Per un pugno di voti: le elezioni Usa si decidono in 7 Stati

Ancora una volta la corsa alla Casa Bianca si giocherà in pochi Stati in bilico e sul filo del rasoio

Per un pugno di voti: le elezioni Usa si decidono in 7 Stati

Le elezioni più contese della storia recente americana si avviano ormai allo sprint finale. Decine di milioni di elettori sono attesi alle urne il 5 novembre per scegliere a chi affidare il timone degli Stati Uniti per i prossimi quattro anni. La posta in gioco non è mai stata così alta, sebbene lo si dica ad ogni occasione, e la mobilitazione dei cittadini in tutto il Paese è già fortissima. Oltre 38 milioni di statunitensi hanno già votato in anticipo in presenza o per corrispondenza consapevoli che in base al sistema elettorale Usa non conta chi accumula più voti a livello nazionale ma chi conquista la maggioranza del collegio elettorale composto da 538 grandi elettori. Ad ognuno dei 50 Stati più il distretto di Columbia viene infatti assegnato un numero preciso di voti elettorali e diventa presidente chi ne ottiene di più raggiungendo il numero magico di 270 grandi elettori.

La competizione politica verrà definita in una manciata di Stati in bilico nei quali si concentrano da mesi le campagne dei due aspiranti alla Casa Bianca: Donald Trump e Kamala Harris. Sette sono in particolare gli swing state da non perdere d’occhio. Arizona, Georgia, Michigan, Nevada, North Carolina, Pennsylvania e Wisconsin. Gli stessi in cui già nel 2020 si registrò una corsa decisa al fotofinish tra Trump e Joe Biden. Questi battleground state assegnano in tutto 93 grandi elettori e anche un'oscillazione di poche migliaia di voti può fare la differenza. Tre appartengono alla Rust Belt – Michigan, Pennsylvania e Wisconsin – e rappresentano il blue wall che la candidata democratica non può permettersi di perdere come invece accadde ad Hillary Clinton nel 2016. Gli altri quattro – Arizona, Georgia, Nevada e North Carolina – fanno parte della Sun Belt e potrebbero forse aiutare Harris in caso di crollo al nord.

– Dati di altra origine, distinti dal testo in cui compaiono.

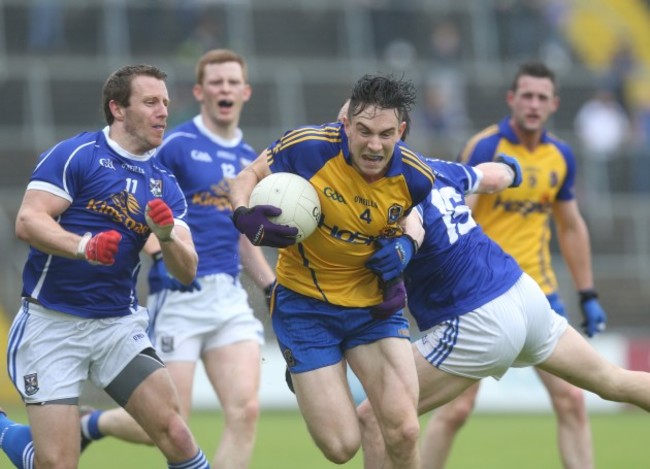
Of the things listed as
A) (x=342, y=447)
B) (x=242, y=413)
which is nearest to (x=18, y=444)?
(x=242, y=413)

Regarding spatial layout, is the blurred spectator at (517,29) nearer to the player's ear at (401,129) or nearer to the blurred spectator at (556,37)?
the blurred spectator at (556,37)

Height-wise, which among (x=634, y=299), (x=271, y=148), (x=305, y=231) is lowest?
(x=634, y=299)

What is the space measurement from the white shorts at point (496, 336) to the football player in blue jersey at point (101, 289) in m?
1.45

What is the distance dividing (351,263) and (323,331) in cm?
40

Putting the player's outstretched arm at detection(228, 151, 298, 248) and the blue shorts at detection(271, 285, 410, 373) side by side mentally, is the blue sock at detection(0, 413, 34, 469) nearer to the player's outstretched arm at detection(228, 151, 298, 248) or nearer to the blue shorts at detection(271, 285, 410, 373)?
the blue shorts at detection(271, 285, 410, 373)

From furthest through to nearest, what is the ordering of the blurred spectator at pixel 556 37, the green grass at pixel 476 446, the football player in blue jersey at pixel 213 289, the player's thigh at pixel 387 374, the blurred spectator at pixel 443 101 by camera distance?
the blurred spectator at pixel 556 37 < the blurred spectator at pixel 443 101 < the green grass at pixel 476 446 < the football player in blue jersey at pixel 213 289 < the player's thigh at pixel 387 374

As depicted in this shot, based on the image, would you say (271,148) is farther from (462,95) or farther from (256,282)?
(462,95)

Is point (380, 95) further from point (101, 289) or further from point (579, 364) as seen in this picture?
point (579, 364)

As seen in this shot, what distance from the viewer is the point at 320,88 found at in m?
19.3

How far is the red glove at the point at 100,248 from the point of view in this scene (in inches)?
237

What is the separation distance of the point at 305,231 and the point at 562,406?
2.81 metres

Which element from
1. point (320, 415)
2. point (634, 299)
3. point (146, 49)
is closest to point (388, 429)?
point (320, 415)

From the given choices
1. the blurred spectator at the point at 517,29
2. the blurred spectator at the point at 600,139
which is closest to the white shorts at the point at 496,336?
the blurred spectator at the point at 600,139

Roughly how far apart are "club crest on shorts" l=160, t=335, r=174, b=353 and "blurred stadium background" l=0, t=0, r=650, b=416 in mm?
6779
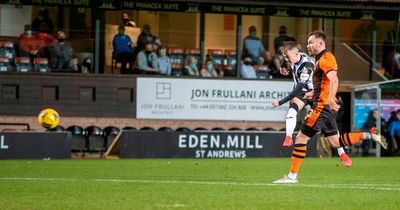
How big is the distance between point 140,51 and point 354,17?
835cm

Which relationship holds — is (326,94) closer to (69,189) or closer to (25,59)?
(69,189)

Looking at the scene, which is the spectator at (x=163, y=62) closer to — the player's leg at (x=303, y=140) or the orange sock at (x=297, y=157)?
the player's leg at (x=303, y=140)

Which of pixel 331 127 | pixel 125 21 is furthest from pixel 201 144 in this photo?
pixel 331 127

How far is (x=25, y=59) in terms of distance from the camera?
112 feet

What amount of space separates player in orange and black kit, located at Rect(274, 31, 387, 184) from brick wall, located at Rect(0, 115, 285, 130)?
18.5 m

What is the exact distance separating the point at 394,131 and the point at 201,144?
781cm

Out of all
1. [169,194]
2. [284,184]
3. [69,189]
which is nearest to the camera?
[169,194]

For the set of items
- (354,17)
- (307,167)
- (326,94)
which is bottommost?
(307,167)

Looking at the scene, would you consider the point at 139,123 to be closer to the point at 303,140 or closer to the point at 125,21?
the point at 125,21

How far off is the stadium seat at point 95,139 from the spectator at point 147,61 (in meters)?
2.87

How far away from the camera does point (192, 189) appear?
14.9m

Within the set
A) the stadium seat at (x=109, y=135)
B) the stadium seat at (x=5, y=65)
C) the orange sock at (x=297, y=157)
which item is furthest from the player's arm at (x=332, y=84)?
the stadium seat at (x=5, y=65)

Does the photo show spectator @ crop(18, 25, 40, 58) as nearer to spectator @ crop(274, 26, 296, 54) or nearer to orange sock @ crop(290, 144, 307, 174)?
spectator @ crop(274, 26, 296, 54)

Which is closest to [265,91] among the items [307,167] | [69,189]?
[307,167]
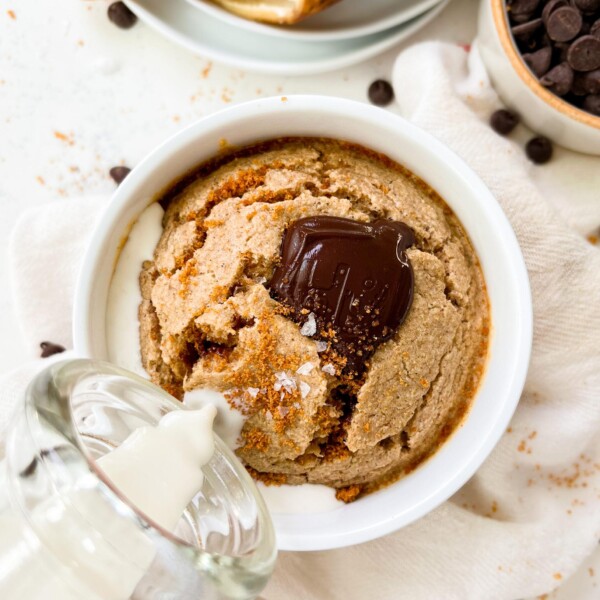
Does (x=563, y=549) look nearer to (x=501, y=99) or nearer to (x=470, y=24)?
(x=501, y=99)

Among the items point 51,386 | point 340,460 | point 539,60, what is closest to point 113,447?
point 51,386

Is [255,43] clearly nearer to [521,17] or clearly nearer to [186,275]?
[521,17]

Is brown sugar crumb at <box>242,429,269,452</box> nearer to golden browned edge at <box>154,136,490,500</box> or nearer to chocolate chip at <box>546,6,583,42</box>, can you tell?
golden browned edge at <box>154,136,490,500</box>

Le campagne dei due sfidanti e i comitati affiliati ad esse hanno speso centinaia di milioni di dollari in pubblicità negli swing state. Colletti blu, afroamericani, Latinos, araboamericani e indipendenti. Queste sono solo alcune delle categorie di elettori bersagliate dalla valanga di spot. Nonostante l'impegno economico profuso, i principali sondaggi continuano però a mostrare un testa a testa tra Harris e Trump. D’altra parte, per definizione, gli Stati in bilico sono imprevedibili. Il motivo affonda proprio nelle diverse tipologie di elettorato che li compongono. Andiamo dunque ad approfondire la situazione Stato per Stato.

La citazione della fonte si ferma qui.